Empresas y finanzas

Kellogg to buy Pringles from P&G for $2.7 billion

By Martinne Geller and Jessica Wohl

(Reuters) - Kellogg Co agreed to buy Pringles potato chips from Procter & Gamble Co for $2.7 billion in a cash deal that will almost triple its international snack business, sending its shares higher.

The transaction will also let household goods maker P&G leave the food business after its agreement with Diamond Foods Inc fell apart.

Shares of Kellogg, which is aiming to expand a snack portfolio that already includes Keebler cookies and Townhouse crackers, rose 4 percent.

Adding Pringles salty chips to the mix will increase the size of Kellogg's snack business to where it will account for as much of total revenue as its well-known cereal business.

P&G agreed to sell Pringles to Diamond Foods Inc last year, but that deal fell apart this month following the discovery of improper accounting that led Diamond to replace its chief executive and finance chief. The U.S. government is looking into Diamond's accounting practices.

"With the results of their audit committee investigation and the management change, that was no longer feasible," P&G Chairman and Chief Executive Bob McDonald told reporters gathered in Cincinnati for a P&G event.

The companies expect the deal to close by this summer.

Both companies declined to say when their discussions started.

"We've had options," P&G's McDonald said.

Pringles will become Kellogg's second-largest brand behind Special K, McDonald said.
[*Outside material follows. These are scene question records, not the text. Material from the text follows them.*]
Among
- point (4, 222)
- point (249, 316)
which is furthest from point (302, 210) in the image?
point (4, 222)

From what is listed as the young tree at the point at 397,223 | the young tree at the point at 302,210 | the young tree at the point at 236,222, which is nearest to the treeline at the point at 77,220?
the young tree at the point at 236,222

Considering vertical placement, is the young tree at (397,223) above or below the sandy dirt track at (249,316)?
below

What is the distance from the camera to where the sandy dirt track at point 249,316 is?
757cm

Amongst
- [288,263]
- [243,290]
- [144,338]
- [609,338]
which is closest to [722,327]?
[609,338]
"They are looking to establish a global snacks business on par with their global cereals business and Pringles will be a big part of that," McDonald said.

When Kellogg CEO John Bryant was asked why his company did not buy Pringles when it was up for sale last year, he said it was hard to compete with the Diamond offer.

Also, Kellogg is now more interested in growing its international snack business than it had been, he said.

While Pringles was a revenue-driver for P&G, bringing in about $1.5 billion a year in sales, it was the only remaining food business and no longer fit in with the company's focus on items such as beauty and personal care products.

In recent years, P&G also sold off its Folgers coffee business and Jif peanut butter.

P&G said the deal would lead to an after-tax gain from the deal of $1.4 billion to $1.5 billion, or 47 cents to 50 cents per share, about the same amount estimated when it first announced the deal with Diamond in April 2011.

About 1,700 P&G employees will move to Kellogg.

Kellogg will borrow $2 billion to complete the deal and expects to limit its share repurchase program for about two years. Excluding one-time costs and the impact of reduced buybacks, the deal will add 8 to 10 cents per share to Kellogg's earnings in 2012 and 22 cents to 25 cents in 2013, Kellogg said.

Including those items, the deal will lower Kellogg's earnings per share in 2012 by 11 to 16 cents.

P&G said that if the deal gets done this fiscal year, it would earn $3.77 to $3.93 per share including the one-time gain from the deal. P&G plans to update its core earnings per share guidance for the current third quarter and fiscal 2012 when it speaks with analysts at a conference on February 23.

Kellogg shares were up 4 percent at $52.32 in early trading.